What you are asked to do –
Convert all of the data below into a Markdown table with two columns, Row and Line, giving each non-blank line its own numbered row and skipping blank lines. Leave the pictures out of the table.

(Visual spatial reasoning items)

- - -

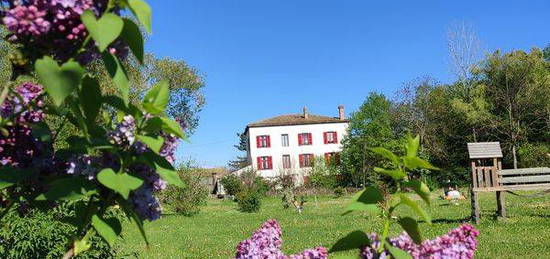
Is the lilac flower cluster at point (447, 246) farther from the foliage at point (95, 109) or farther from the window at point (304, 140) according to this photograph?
the window at point (304, 140)

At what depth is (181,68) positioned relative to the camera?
3831 cm

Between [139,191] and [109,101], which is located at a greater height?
[109,101]

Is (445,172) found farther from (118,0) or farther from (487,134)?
(118,0)

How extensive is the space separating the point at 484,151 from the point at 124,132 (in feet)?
41.5

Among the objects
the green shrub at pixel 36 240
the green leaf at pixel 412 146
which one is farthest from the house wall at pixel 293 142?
the green leaf at pixel 412 146

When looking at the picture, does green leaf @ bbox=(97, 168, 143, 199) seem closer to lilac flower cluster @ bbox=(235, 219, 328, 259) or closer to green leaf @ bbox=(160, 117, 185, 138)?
green leaf @ bbox=(160, 117, 185, 138)

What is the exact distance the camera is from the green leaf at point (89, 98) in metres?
0.84

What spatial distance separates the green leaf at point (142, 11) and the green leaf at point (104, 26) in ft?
0.13

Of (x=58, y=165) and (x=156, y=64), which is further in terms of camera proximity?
(x=156, y=64)

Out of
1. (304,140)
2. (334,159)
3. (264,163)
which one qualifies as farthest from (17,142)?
(304,140)

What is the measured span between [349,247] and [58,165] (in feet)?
1.86

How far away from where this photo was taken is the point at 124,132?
0.89 metres

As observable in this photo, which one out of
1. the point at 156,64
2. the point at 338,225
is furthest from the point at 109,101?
the point at 156,64

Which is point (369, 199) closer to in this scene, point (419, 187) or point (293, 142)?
point (419, 187)
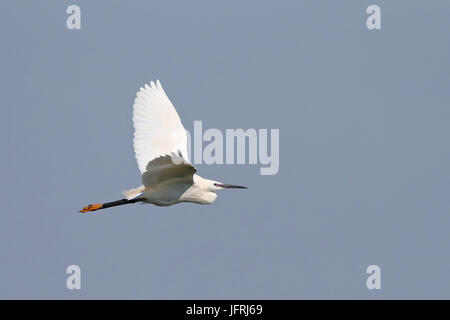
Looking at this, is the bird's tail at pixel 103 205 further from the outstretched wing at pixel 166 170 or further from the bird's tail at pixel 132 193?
the outstretched wing at pixel 166 170

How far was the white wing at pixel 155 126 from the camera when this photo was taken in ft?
45.5

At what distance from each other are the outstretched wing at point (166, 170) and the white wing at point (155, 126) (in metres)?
0.92

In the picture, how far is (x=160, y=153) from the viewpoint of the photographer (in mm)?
13859

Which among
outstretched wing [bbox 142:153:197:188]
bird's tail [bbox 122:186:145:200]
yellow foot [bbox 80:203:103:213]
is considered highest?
outstretched wing [bbox 142:153:197:188]

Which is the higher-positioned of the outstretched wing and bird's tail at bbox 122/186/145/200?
the outstretched wing

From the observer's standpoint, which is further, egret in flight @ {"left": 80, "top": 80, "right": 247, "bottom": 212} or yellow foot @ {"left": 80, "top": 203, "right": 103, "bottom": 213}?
yellow foot @ {"left": 80, "top": 203, "right": 103, "bottom": 213}

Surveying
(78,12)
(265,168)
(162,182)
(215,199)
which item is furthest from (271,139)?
(78,12)

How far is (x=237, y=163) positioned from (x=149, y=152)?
140 centimetres

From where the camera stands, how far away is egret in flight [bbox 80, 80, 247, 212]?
515 inches

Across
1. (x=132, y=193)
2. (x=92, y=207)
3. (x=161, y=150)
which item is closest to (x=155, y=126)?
(x=161, y=150)

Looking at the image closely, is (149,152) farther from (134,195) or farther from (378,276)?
(378,276)

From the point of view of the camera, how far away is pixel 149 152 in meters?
13.9

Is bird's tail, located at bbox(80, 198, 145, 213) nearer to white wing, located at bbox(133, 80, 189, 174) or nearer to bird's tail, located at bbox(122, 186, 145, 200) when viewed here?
bird's tail, located at bbox(122, 186, 145, 200)

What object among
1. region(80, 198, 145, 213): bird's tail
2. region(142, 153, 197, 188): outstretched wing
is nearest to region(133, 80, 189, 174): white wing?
region(80, 198, 145, 213): bird's tail
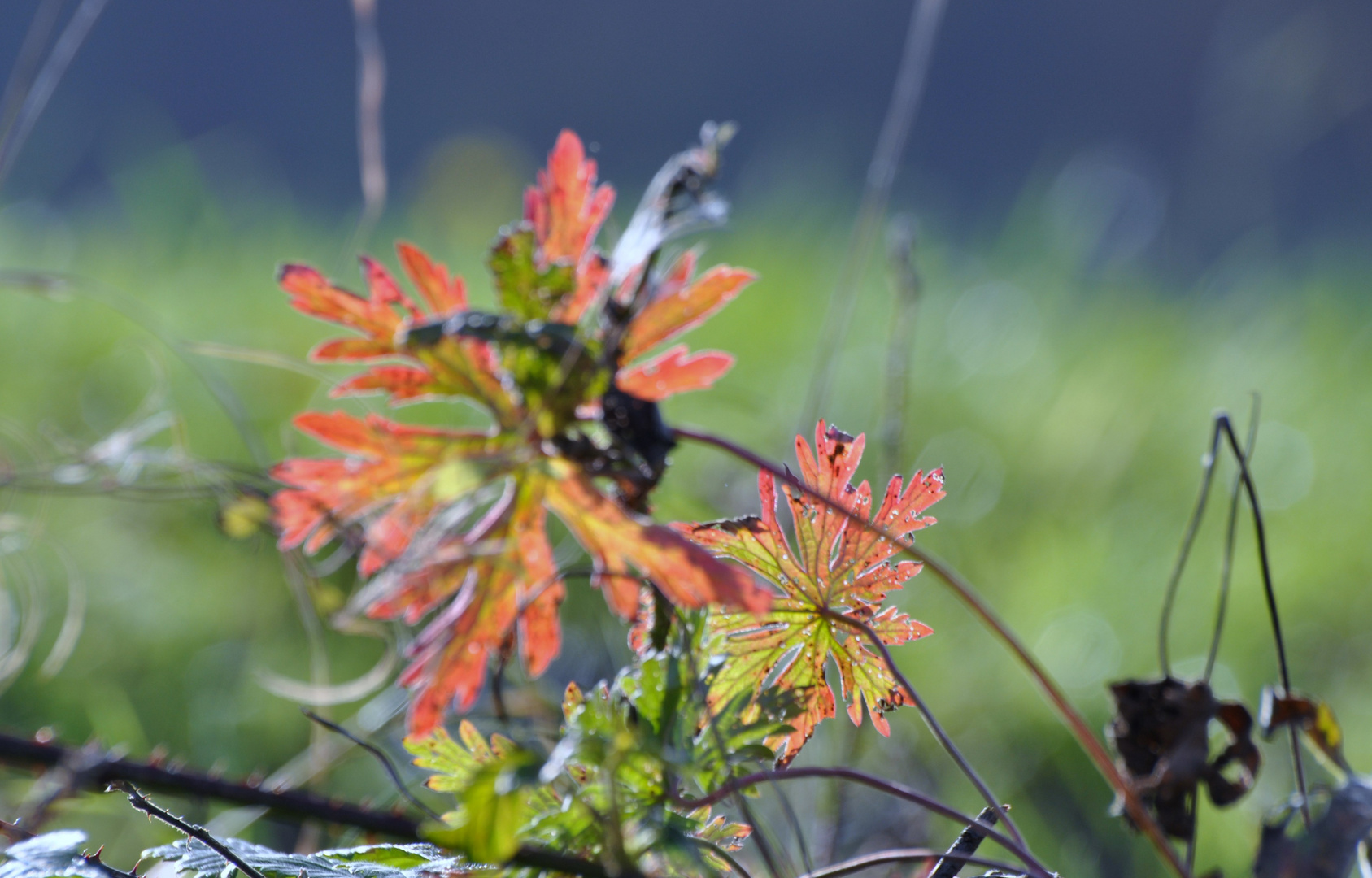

- - -

Right answer –
| Row | Line |
|---|---|
| 1 | Is the lilac flower cluster at point (447, 246) farther from the foliage at point (95, 109) or farther from the window at point (304, 140) according to this photograph? |
| 2 | the window at point (304, 140) |
| 3 | At what depth is (181,68) positioned relative to the camera? |
| 4 | 3831 cm |
| 5 | Between [139,191] and [109,101], which is located at a greater height? |
| 6 | [109,101] |
| 7 | Is (445,172) found farther from (118,0) or farther from (487,134)? |
| 8 | (118,0) |
| 9 | How extensive is the space separating the point at 484,151 from the point at 124,132 (in feet)? |
| 10 | 41.5 |
| 11 | Among the objects |
| 12 | the green shrub at pixel 36 240 |
| 13 | the green leaf at pixel 412 146 |
| 14 | which one is farthest from the house wall at pixel 293 142? |
| 15 | the green leaf at pixel 412 146 |
| 16 | When looking at the picture, does green leaf @ bbox=(97, 168, 143, 199) seem closer to lilac flower cluster @ bbox=(235, 219, 328, 259) or closer to green leaf @ bbox=(160, 117, 185, 138)? |
| 17 | green leaf @ bbox=(160, 117, 185, 138) |
| 18 | What is the exact distance the camera is from the green leaf at point (89, 98) in metres? |
| 19 | 0.84 |
| 20 | What spatial distance separates the green leaf at point (142, 11) and the green leaf at point (104, 26) in ft? |
| 21 | 0.13 |
| 22 | Of (x=58, y=165) and (x=156, y=64), which is further in terms of camera proximity? |
| 23 | (x=156, y=64) |
| 24 | Out of |
| 25 | 1. (304,140) |
| 26 | 2. (334,159) |
| 27 | 3. (264,163) |
| 28 | which one qualifies as farthest from (17,142)? |
| 29 | (304,140) |
| 30 | What is the measured span between [349,247] and [58,165] (in feet)? |
| 31 | 1.86 |
| 32 | How far away from where this photo was taken is the point at 124,132? |
| 33 | 0.89 metres |
| 34 | As observable in this photo, which one out of |
| 35 | 1. the point at 156,64 |
| 36 | 2. the point at 338,225 |
| 37 | is furthest from the point at 109,101? |
| 38 | the point at 156,64 |
| 39 | Which is point (369, 199) closer to in this scene, point (419, 187) or point (293, 142)? |
| 40 | point (419, 187) |
| 41 | Looking at this, is the bird's tail at pixel 103 205 further from the outstretched wing at pixel 166 170 or further from the bird's tail at pixel 132 193? |
| 42 | the outstretched wing at pixel 166 170 |
| 43 | How far was the white wing at pixel 155 126 from the camera when this photo was taken in ft? |
| 44 | 45.5 |
| 45 | At what distance from each other are the outstretched wing at point (166, 170) and the white wing at point (155, 126) (in metres)? |
| 46 | 0.92 |
| 47 | In the picture, how far is (x=160, y=153) from the viewpoint of the photographer (in mm)? |
| 48 | 13859 |
| 49 | Which among |
| 50 | outstretched wing [bbox 142:153:197:188] |
| 51 | bird's tail [bbox 122:186:145:200] |
| 52 | yellow foot [bbox 80:203:103:213] |
| 53 | is considered highest? |
| 54 | outstretched wing [bbox 142:153:197:188] |
| 55 | Which is the higher-positioned of the outstretched wing and bird's tail at bbox 122/186/145/200? |
| 56 | the outstretched wing |
| 57 | From the observer's standpoint, which is further, egret in flight @ {"left": 80, "top": 80, "right": 247, "bottom": 212} or yellow foot @ {"left": 80, "top": 203, "right": 103, "bottom": 213}? |
| 58 | yellow foot @ {"left": 80, "top": 203, "right": 103, "bottom": 213} |
| 59 | Surveying |
| 60 | (78,12) |
| 61 | (265,168) |
| 62 | (162,182) |
| 63 | (215,199) |
| 64 | which item is furthest from (271,139)? |
| 65 | (78,12) |
| 66 | How far is (x=237, y=163) positioned from (x=149, y=152)? |
| 67 | 140 centimetres |
| 68 | From where the camera stands, how far away is egret in flight [bbox 80, 80, 247, 212]? |
| 69 | 515 inches |
| 70 | Across |
| 71 | 1. (x=132, y=193) |
| 72 | 2. (x=92, y=207) |
| 73 | 3. (x=161, y=150) |
| 74 | which item is closest to (x=155, y=126)? |
| 75 | (x=161, y=150) |
| 76 | Looking at the image closely, is (149,152) farther from (134,195) or farther from (378,276)? |
| 77 | (378,276) |
| 78 | From the point of view of the camera, how far away is pixel 149 152 in meters? |
| 79 | 13.9 |
| 80 | Is bird's tail, located at bbox(80, 198, 145, 213) nearer to white wing, located at bbox(133, 80, 189, 174) or nearer to bird's tail, located at bbox(122, 186, 145, 200) when viewed here? |
| 81 | bird's tail, located at bbox(122, 186, 145, 200) |
| 82 | What object among |
| 83 | 1. region(80, 198, 145, 213): bird's tail |
| 84 | 2. region(142, 153, 197, 188): outstretched wing |
| 85 | is nearest to region(133, 80, 189, 174): white wing? |
| 86 | region(80, 198, 145, 213): bird's tail |